ECLI:NL:GHSHE:2000:AA9600
Gerechtshof 's-Hertogenbosch
- Hoger beroep
- M. Bod
- A. Kranenburg
- J. van Erp
- Rechtspraak.nl
Hoger beroep inzake de verdeling van huwelijksgoederen en alimentatie na echtscheiding
In deze zaak gaat het om een hoger beroep tegen de uitspraak van de rechtbank te Breda, waarbij de verdeling van de huwelijksgoederengemeenschap tussen een vrouw en een man na hun echtscheiding aan de orde is.
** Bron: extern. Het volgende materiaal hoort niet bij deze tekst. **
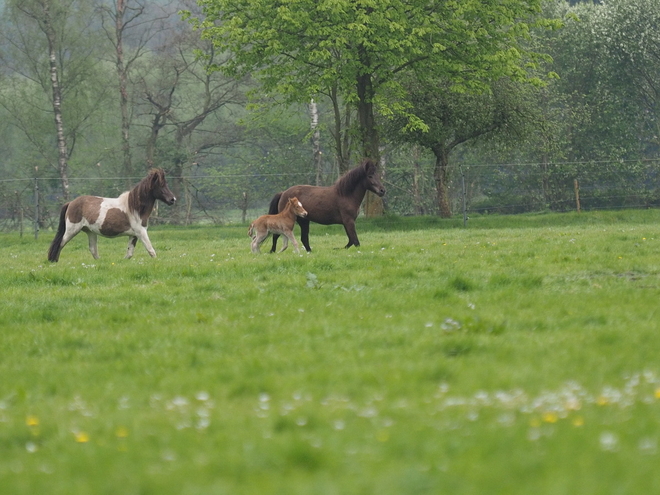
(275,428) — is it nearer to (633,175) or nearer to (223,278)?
(223,278)

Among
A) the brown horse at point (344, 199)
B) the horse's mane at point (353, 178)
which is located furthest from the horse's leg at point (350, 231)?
the horse's mane at point (353, 178)

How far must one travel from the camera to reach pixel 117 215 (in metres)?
18.1

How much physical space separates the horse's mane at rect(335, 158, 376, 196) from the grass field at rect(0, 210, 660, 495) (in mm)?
7012

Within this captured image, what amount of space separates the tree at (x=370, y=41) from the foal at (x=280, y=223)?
14.2 meters

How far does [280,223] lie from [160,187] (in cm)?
307

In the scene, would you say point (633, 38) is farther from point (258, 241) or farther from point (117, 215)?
point (117, 215)

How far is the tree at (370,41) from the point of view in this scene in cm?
3086

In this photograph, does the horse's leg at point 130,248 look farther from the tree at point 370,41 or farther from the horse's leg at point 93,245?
the tree at point 370,41

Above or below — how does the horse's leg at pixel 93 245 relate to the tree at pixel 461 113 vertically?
below

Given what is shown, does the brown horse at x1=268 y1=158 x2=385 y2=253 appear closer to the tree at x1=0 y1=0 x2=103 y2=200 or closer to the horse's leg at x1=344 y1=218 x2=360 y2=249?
the horse's leg at x1=344 y1=218 x2=360 y2=249

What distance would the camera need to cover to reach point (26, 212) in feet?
128

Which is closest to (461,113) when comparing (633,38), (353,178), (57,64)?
(353,178)

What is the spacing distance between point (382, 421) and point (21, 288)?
29.7 feet

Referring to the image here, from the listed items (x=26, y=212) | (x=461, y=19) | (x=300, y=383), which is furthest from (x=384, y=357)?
(x=26, y=212)
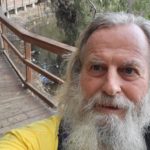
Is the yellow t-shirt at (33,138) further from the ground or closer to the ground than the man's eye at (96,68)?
closer to the ground

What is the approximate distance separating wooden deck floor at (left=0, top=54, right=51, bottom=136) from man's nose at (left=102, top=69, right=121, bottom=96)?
2623 mm

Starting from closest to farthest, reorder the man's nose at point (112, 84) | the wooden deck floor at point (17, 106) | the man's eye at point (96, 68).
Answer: the man's nose at point (112, 84), the man's eye at point (96, 68), the wooden deck floor at point (17, 106)

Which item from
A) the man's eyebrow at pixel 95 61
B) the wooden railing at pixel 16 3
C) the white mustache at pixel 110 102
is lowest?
the wooden railing at pixel 16 3

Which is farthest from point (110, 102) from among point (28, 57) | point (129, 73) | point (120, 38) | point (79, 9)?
point (79, 9)

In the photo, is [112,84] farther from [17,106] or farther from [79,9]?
[79,9]

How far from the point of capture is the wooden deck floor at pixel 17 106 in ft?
13.3

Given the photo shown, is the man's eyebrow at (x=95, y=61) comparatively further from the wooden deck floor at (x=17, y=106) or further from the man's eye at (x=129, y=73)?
the wooden deck floor at (x=17, y=106)

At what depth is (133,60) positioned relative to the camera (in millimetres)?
1412

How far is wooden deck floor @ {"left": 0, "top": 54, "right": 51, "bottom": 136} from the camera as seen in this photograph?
405cm

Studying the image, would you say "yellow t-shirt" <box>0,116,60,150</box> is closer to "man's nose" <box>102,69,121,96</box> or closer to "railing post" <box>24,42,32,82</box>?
"man's nose" <box>102,69,121,96</box>

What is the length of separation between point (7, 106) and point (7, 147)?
3.24m

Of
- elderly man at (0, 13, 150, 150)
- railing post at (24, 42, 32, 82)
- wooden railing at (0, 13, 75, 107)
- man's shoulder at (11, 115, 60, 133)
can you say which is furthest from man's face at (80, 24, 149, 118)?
railing post at (24, 42, 32, 82)

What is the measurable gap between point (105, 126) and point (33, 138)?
0.88 feet

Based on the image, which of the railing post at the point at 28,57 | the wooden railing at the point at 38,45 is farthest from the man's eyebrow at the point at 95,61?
the railing post at the point at 28,57
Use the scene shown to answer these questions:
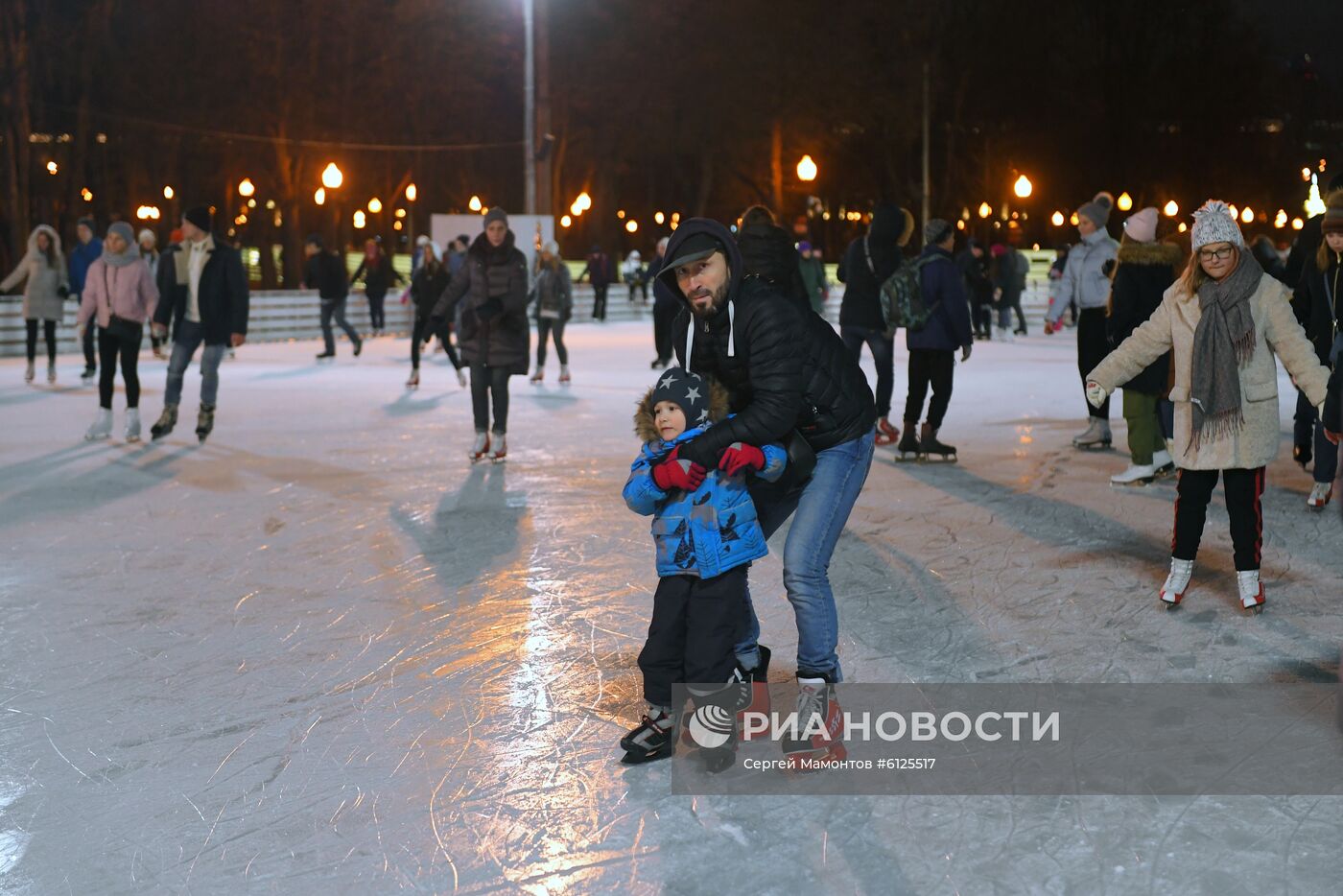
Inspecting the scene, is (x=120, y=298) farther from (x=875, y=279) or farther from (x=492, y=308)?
(x=875, y=279)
De vrouw, appellante in principaal appel, heeft bij exploot van dagvaarding d.d. 12 juli 1999 haar vorderingen ingesteld, terwijl de man, geïntimeerde in principaal appel, in incidenteel appel zijn eis heeft vermeerderd. De rechtbank heeft in eerdere vonnissen, gedateerd 10 maart 1998, 22 december 1998 en 13 april 1999, verschillende beslissingen genomen over de verdeling van inboedelgoederen, goud, en financiële middelen, waaronder spaarrekeningen en belastingteruggaven.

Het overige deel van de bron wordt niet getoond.